Consider the function

\[ \begin{aligned} L(\mathbf{w}) = (y - \sigma(w_1 x + w_0))^2 + \lambda(w_1^2 + w_0^2)\;, \end{aligned} \]

where \(\sigma(z) = \frac{1}{1 + e^{-z}}\) is our friend the logistic sigmoid function. This is the loss function for a simple regression problem in which we aim to predict \(y\) using the function \(f(x) = \sigma(w_1 x + w_0)\). We’ve also included a regularization term.

Note: this isn’t a model we’ve discussed in class, or a very practical one – it’s just useful for an illustration of automatic differentiation.

Part A

Compute the derivatives \(\frac{\partial L}{\partial w_0}\) and \(\frac{\partial L}{\partial w_1}\) by hand, using the chain rule.

Part B

Let’s now study the computational cost of computing these derivatives. Assume that multiplication, division, addition, subtraction, and exponentiation all cost 1 computational unit. So, for example, computing \(\sigma(z) = \frac{1}{1 + e^{-z}}\) costs 3 units: one for the exponentiation, one for the addition, and one for the division.

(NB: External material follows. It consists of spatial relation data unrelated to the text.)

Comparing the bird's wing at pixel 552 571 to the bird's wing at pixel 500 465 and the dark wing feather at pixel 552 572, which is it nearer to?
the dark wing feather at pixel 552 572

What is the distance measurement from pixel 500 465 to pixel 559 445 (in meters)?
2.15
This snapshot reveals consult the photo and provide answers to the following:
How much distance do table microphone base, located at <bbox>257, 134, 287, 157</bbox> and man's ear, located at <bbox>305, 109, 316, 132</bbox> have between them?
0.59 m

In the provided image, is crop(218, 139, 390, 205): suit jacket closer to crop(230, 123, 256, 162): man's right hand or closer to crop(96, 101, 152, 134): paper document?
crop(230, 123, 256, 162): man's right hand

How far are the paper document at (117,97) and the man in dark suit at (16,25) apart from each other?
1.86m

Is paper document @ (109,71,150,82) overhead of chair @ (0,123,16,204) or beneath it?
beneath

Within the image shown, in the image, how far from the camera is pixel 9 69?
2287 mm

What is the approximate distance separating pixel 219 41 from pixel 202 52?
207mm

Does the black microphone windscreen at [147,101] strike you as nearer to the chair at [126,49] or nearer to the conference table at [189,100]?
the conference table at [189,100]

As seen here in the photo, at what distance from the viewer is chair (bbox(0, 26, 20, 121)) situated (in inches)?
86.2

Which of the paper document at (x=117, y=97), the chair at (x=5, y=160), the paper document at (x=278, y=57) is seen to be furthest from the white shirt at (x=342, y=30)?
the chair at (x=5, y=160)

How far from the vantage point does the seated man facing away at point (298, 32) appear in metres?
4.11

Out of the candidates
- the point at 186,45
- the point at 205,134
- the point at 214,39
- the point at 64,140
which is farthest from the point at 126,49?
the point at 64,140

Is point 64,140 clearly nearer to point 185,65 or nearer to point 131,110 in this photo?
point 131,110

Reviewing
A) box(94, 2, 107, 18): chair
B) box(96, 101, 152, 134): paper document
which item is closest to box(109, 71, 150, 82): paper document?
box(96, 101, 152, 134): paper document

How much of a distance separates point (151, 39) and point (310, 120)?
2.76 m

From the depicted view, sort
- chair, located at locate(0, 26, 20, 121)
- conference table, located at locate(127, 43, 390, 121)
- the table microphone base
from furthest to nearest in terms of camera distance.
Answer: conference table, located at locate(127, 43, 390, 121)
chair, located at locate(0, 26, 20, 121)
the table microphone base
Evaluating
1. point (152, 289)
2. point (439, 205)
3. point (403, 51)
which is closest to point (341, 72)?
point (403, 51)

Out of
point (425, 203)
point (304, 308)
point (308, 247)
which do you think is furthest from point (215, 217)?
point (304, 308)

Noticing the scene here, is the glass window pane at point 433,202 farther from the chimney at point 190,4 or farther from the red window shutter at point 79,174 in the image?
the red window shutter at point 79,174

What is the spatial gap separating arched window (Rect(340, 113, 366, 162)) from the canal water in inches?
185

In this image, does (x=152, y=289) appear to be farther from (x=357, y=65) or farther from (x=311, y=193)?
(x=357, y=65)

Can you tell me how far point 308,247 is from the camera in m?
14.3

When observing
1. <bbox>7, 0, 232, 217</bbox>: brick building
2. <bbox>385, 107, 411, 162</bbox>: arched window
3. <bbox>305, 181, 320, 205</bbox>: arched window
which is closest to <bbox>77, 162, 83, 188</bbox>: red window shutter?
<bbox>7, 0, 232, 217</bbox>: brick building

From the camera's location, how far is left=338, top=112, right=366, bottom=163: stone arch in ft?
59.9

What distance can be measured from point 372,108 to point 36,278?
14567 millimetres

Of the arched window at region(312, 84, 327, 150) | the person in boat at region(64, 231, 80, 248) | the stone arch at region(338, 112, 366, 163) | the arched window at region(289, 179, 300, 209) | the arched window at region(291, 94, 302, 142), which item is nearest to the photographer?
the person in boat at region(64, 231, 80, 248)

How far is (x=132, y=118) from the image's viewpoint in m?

How many computational units does it cost to compute \(\frac{\partial L}{\partial w_0}\) and \(\frac{\partial L}{\partial w_1}\). Please approach this question assuming that you are not allowed to store any intermediate values. So, for example, if one of your derivatives has the term \(\sigma(w_1 x + w_0)\) appearing multiple times, you need to compute it from scratch each time.

Part C

Now determine the number of computational units required to compute \(\frac{\partial L}{\partial w_0}\) and \(\frac{\partial L}{\partial w_1}\) if you are allowed to store intermediate values. For example, you might compute \(\sigma(w_1 x + w_0)\) once and store it in a variable, and then reuse that variable whenever you need to refer to \(\sigma(w_1 x + w_0)\) in your derivative. Your aim here is to minimize the number of computational units required; you can assume that you have no bound on your available storage.

Please state both the number of computational units required and the number of intermediate values you need to store.